The story made national headlines because it harkens to a deepening divide between progressive and conservative voters.
Shupe said he previously had issues with customers with "that kind of mindset" he said repeatedly. He remarked that these customers were the type to argue over a $50 towing bill.
"I'm not going to associated with them. I'm not going to do business with them," Shupe said. "I've drawn a line in the sand. The side of my truck says Shupee. It doesn't say freebie."
But Shupe did take exception to the controversy and backlash that followed.
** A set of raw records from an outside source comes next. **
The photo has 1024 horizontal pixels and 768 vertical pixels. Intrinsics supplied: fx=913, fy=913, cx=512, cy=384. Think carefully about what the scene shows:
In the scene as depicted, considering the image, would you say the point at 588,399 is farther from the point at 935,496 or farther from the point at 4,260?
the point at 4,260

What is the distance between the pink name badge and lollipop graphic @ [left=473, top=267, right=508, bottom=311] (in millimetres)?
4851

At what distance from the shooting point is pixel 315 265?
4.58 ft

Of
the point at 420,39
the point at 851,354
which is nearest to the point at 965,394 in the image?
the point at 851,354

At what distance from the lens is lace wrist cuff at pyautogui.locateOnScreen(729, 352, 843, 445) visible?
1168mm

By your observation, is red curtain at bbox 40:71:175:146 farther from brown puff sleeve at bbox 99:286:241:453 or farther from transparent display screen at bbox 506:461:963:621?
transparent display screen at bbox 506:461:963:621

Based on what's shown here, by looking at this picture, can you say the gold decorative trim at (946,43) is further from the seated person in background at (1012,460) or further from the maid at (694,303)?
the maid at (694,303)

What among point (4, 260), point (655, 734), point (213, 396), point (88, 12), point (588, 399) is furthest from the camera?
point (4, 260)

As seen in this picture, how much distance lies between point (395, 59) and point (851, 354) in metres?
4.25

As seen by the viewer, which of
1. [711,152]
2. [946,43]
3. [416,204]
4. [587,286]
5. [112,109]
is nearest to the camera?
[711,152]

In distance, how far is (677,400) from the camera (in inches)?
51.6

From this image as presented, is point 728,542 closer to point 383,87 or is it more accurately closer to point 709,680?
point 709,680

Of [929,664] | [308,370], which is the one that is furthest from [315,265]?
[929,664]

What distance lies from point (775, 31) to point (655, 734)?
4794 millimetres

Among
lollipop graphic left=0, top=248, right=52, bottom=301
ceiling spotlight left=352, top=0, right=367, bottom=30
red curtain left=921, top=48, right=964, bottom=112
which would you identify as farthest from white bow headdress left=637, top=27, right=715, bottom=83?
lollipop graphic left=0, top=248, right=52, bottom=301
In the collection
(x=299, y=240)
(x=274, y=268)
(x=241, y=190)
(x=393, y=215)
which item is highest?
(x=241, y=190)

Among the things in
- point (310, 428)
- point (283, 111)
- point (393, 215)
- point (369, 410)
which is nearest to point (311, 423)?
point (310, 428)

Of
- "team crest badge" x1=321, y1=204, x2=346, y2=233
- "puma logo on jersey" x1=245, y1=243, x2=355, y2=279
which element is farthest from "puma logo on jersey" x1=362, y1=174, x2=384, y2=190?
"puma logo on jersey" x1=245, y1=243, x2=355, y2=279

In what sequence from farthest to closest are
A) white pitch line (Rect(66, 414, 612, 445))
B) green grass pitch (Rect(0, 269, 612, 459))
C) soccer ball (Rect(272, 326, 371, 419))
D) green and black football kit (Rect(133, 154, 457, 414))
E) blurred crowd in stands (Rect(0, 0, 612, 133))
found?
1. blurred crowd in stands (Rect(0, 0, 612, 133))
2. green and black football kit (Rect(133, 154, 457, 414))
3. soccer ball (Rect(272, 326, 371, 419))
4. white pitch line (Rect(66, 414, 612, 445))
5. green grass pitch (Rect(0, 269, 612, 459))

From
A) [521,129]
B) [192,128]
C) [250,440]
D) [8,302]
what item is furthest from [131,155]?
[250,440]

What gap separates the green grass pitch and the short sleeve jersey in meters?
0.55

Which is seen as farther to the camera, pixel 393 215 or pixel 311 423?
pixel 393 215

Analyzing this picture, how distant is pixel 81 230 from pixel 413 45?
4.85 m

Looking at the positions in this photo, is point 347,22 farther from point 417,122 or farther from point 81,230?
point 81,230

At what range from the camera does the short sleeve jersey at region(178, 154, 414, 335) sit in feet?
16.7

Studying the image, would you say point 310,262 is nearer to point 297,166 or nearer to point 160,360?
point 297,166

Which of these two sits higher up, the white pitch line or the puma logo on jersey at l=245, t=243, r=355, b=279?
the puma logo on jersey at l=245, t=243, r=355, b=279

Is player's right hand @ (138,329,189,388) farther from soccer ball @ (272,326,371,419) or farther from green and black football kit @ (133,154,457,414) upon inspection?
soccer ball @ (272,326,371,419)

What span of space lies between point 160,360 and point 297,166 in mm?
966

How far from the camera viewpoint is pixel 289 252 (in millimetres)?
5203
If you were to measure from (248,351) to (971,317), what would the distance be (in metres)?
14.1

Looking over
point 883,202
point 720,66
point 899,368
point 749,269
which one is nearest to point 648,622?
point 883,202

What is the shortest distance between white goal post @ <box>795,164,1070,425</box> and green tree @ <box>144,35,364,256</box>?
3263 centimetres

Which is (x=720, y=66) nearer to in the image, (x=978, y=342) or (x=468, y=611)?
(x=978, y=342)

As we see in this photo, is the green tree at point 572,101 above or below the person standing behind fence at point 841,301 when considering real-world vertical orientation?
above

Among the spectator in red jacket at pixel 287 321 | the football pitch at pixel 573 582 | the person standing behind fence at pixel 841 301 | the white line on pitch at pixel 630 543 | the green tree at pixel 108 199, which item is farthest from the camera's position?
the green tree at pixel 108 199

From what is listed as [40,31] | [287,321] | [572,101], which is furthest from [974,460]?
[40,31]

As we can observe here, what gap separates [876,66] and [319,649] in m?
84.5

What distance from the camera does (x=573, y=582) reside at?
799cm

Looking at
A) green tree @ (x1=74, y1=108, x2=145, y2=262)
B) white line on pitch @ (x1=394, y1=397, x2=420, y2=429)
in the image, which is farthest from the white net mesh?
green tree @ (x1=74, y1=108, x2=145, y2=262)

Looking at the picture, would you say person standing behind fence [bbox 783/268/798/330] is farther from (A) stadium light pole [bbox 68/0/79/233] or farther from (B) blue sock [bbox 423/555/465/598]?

"The issue I have with it is her mother has turned this into me being a bigot based on a conscious decision I made not to work with these socialist mindset individuals anymore," he said. "They've condemned me and crucified me for being a Christian conservative."
"I'm not a bad person. I'm not a bigot. I'm not a racist," he continued.
McWade said Shupe "was nice at first" but wasn't sensitive to the fact that she is in fact disabled.
"That's probably the most heartbreaking thing to me," McWade, who suffers from an auto-immune disease, said.
McWade, 20, takes "18 pills a day" to tame her invisible illness, she said while brandished a plastic bag filled with prescription pill bottles. And she said she keeps a handicapped placard hanging from her rear view mirror - a claim Shupe refuted in a follow-up interview.
"Now they're saying she's disabled. That was not made known to me," he said "Now had I known she was disabled, would I have towed her car? No ma'am. But I would've pulled forward and sat with her to make sure she was OK until another wrecker service showed up to get her home safely."
Shupe lamented that while this week is National Police Week, the Internet was instead outraged by his decision to not pick up a stranded motorist.
McWade meanwhile showed a WLOS reporter a receipt for a $165 towing bill that she signed without issue. McWade was left on the interstate, she said, for about 25 to 30 minutes after she left.
Shupe was "cursed out" by McWade's mother. ("My mom is very much a momma bear," McWade said.)
"She said curse words I didn't know exist," Shupe said, adding that the outpouring of support he's received has been "tremendous."
Mcwade didn't expect the ordeal to make national headlines.
"That's just a bad business. Jesus wouldn't treat people like this," she said.